Image and question entries:

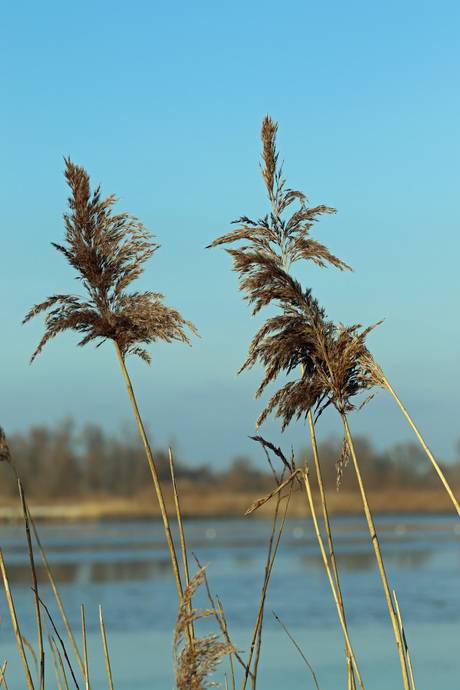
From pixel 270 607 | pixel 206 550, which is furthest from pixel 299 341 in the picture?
pixel 206 550

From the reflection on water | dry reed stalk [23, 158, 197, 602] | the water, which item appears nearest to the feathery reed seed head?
→ dry reed stalk [23, 158, 197, 602]

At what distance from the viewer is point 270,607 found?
1462 cm

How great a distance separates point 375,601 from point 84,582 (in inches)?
269

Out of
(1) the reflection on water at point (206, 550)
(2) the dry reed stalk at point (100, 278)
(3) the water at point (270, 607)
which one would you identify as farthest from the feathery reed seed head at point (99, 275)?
(1) the reflection on water at point (206, 550)

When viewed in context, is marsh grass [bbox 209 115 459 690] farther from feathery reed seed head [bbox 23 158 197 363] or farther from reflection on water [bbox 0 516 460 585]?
reflection on water [bbox 0 516 460 585]

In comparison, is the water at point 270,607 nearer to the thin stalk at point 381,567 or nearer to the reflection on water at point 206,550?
the reflection on water at point 206,550

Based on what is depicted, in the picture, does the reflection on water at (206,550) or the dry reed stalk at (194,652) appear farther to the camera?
the reflection on water at (206,550)

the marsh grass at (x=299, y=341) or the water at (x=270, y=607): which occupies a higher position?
the marsh grass at (x=299, y=341)

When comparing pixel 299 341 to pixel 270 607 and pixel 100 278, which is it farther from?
pixel 270 607

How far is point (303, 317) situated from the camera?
135 inches

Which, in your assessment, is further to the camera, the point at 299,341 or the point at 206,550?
the point at 206,550

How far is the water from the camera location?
375 inches

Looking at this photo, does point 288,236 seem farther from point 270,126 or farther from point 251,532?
point 251,532

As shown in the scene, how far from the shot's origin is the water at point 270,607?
9531mm
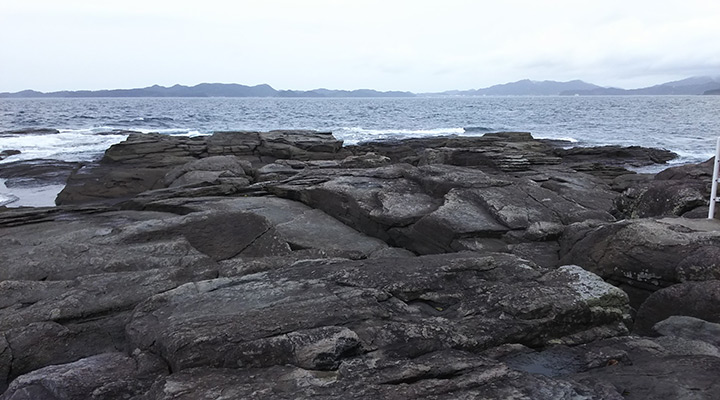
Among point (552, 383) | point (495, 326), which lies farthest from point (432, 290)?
point (552, 383)

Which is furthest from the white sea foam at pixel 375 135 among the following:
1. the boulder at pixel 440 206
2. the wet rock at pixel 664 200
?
the wet rock at pixel 664 200

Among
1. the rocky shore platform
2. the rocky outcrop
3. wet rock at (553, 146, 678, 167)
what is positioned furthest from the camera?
wet rock at (553, 146, 678, 167)

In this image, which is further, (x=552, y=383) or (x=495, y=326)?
(x=495, y=326)

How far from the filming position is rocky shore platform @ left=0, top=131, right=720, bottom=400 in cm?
413

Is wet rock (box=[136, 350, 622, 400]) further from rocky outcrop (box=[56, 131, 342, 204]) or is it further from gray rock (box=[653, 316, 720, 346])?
rocky outcrop (box=[56, 131, 342, 204])

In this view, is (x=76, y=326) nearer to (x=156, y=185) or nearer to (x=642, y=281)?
(x=642, y=281)

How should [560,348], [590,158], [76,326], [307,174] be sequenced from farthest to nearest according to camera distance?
[590,158] < [307,174] < [76,326] < [560,348]

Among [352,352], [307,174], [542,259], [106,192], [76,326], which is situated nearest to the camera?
[352,352]

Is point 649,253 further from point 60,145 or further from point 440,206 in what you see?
point 60,145

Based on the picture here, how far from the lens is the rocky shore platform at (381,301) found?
4133mm

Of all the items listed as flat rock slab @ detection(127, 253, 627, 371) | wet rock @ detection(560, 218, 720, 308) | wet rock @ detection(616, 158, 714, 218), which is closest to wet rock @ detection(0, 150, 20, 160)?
flat rock slab @ detection(127, 253, 627, 371)

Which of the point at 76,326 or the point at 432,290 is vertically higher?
the point at 432,290

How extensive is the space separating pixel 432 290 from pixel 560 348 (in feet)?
4.86

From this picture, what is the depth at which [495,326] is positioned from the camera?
507 centimetres
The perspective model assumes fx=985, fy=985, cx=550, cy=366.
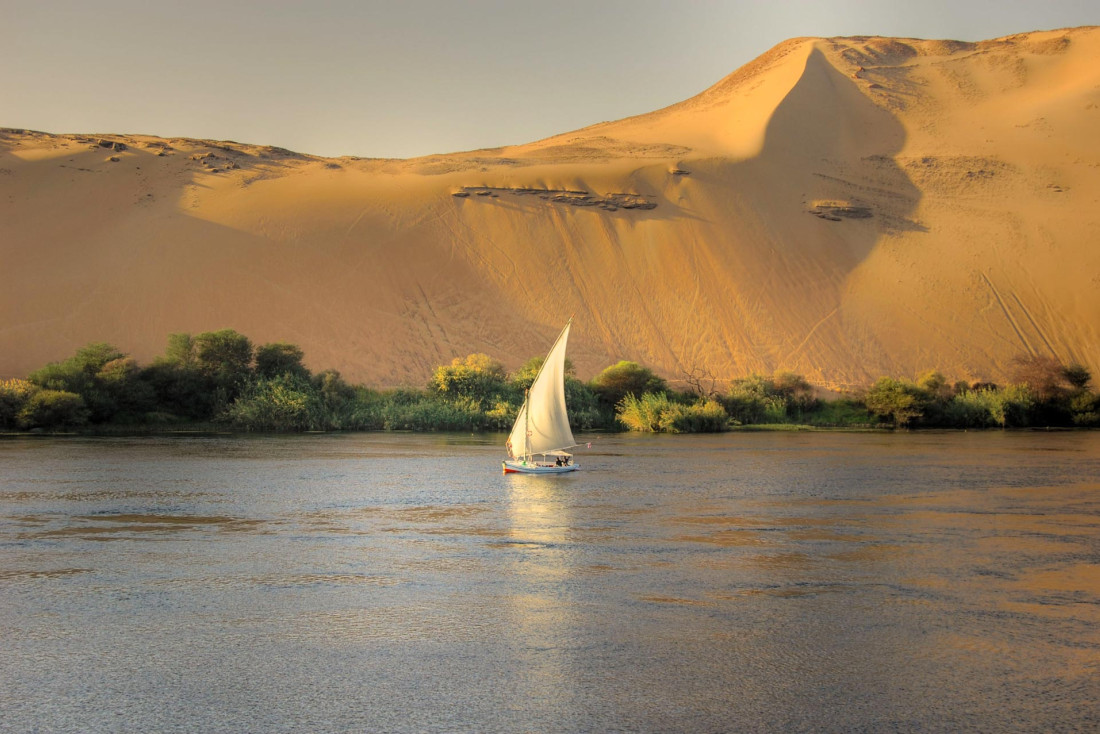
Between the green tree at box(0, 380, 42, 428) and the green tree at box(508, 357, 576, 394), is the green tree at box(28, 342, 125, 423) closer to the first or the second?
the green tree at box(0, 380, 42, 428)

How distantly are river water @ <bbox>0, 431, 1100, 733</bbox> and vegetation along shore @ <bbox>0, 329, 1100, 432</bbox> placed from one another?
1808cm

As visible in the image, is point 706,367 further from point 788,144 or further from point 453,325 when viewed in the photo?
point 788,144

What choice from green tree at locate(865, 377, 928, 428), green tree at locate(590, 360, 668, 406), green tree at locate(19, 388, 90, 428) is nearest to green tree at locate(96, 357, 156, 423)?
green tree at locate(19, 388, 90, 428)

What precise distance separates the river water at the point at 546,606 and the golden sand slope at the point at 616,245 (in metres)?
34.6

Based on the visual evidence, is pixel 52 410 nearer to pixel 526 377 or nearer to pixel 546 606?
pixel 526 377

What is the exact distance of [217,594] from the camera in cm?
1017

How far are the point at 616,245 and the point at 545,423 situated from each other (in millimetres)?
42676

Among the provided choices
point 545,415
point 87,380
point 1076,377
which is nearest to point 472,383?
point 87,380

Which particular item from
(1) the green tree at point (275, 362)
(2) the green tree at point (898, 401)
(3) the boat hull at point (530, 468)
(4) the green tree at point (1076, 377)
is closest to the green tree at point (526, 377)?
(1) the green tree at point (275, 362)

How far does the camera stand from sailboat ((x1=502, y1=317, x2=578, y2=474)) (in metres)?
23.1

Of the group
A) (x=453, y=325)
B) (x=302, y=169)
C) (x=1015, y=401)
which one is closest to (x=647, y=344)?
(x=453, y=325)

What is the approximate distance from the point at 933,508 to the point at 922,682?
10.9m

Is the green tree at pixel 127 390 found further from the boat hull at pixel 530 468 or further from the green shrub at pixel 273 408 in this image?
the boat hull at pixel 530 468

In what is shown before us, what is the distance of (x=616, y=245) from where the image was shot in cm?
6500
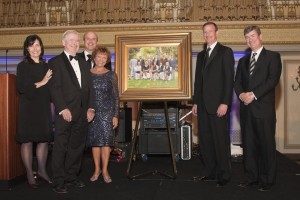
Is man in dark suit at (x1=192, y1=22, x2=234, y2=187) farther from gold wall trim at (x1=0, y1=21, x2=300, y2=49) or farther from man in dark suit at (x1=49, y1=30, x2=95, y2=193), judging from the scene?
gold wall trim at (x1=0, y1=21, x2=300, y2=49)

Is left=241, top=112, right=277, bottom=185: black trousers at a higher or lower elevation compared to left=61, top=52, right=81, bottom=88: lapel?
lower

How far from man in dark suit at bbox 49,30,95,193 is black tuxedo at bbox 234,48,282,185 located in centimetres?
161

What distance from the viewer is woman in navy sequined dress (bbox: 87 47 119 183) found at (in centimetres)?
386

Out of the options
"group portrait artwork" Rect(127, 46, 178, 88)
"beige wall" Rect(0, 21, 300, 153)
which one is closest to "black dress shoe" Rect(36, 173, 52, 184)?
"group portrait artwork" Rect(127, 46, 178, 88)

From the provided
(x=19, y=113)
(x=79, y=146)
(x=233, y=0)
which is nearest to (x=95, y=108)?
(x=79, y=146)

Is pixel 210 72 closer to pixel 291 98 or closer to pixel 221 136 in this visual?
pixel 221 136

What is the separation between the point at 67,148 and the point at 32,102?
573mm

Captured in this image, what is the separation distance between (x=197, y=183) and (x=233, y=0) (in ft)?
17.0

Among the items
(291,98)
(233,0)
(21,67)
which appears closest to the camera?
(21,67)

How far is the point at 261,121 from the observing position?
3.55 m

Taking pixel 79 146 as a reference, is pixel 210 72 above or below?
above

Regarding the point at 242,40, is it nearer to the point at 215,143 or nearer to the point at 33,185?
the point at 215,143

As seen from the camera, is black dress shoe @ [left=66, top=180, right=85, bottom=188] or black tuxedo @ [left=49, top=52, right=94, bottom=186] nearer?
black tuxedo @ [left=49, top=52, right=94, bottom=186]

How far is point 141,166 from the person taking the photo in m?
5.25
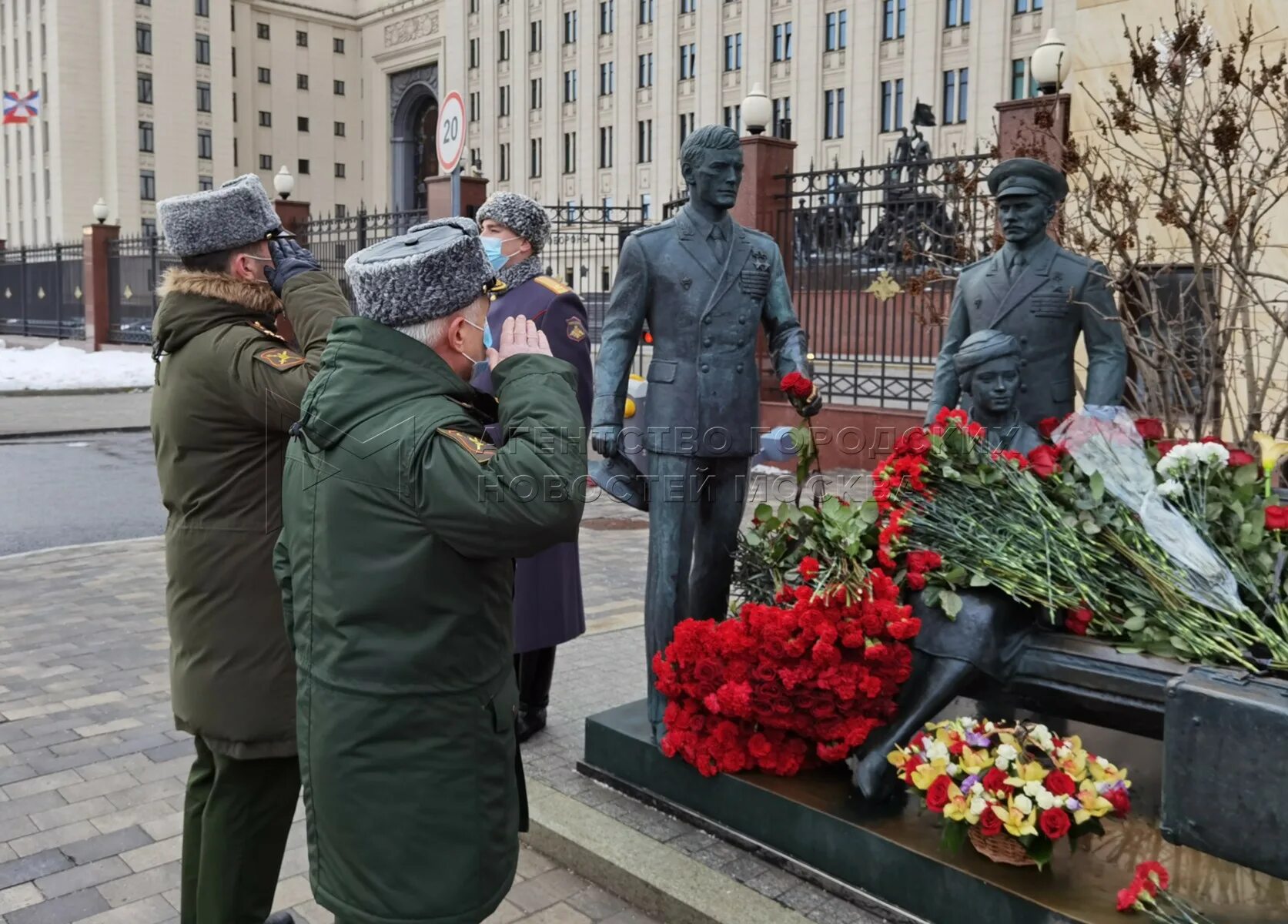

• **Task objective**:
Write out, word for word, the lines starting with the one that contains "Is pixel 210 72 closer" and going on through the end of the entries. Leave the pictures out of your answer.

• **In response**:
Is pixel 210 72 closer to pixel 291 98 or closer to pixel 221 136 in this visual?
pixel 221 136

What is the separation between the point at 67,148 and the point at 32,102?
573mm

Captured in this image, what is the separation distance between (x=197, y=183) and (x=233, y=0) (in ft)?
17.0

Among the items
(291,98)
(233,0)
(21,67)
which appears closest to the camera?
(21,67)

How far is the point at 261,121 from the observing position?
3.55 m

Taking pixel 79 146 as a reference, is pixel 210 72 above or below?
above

Regarding the point at 242,40, is it nearer to the point at 215,143 or nearer to the point at 33,185?
the point at 215,143

As seen from the camera, is black dress shoe @ [left=66, top=180, right=85, bottom=188] or black tuxedo @ [left=49, top=52, right=94, bottom=186] nearer?
black tuxedo @ [left=49, top=52, right=94, bottom=186]

How far is point 141,166 from the person taking the photo in m?
5.25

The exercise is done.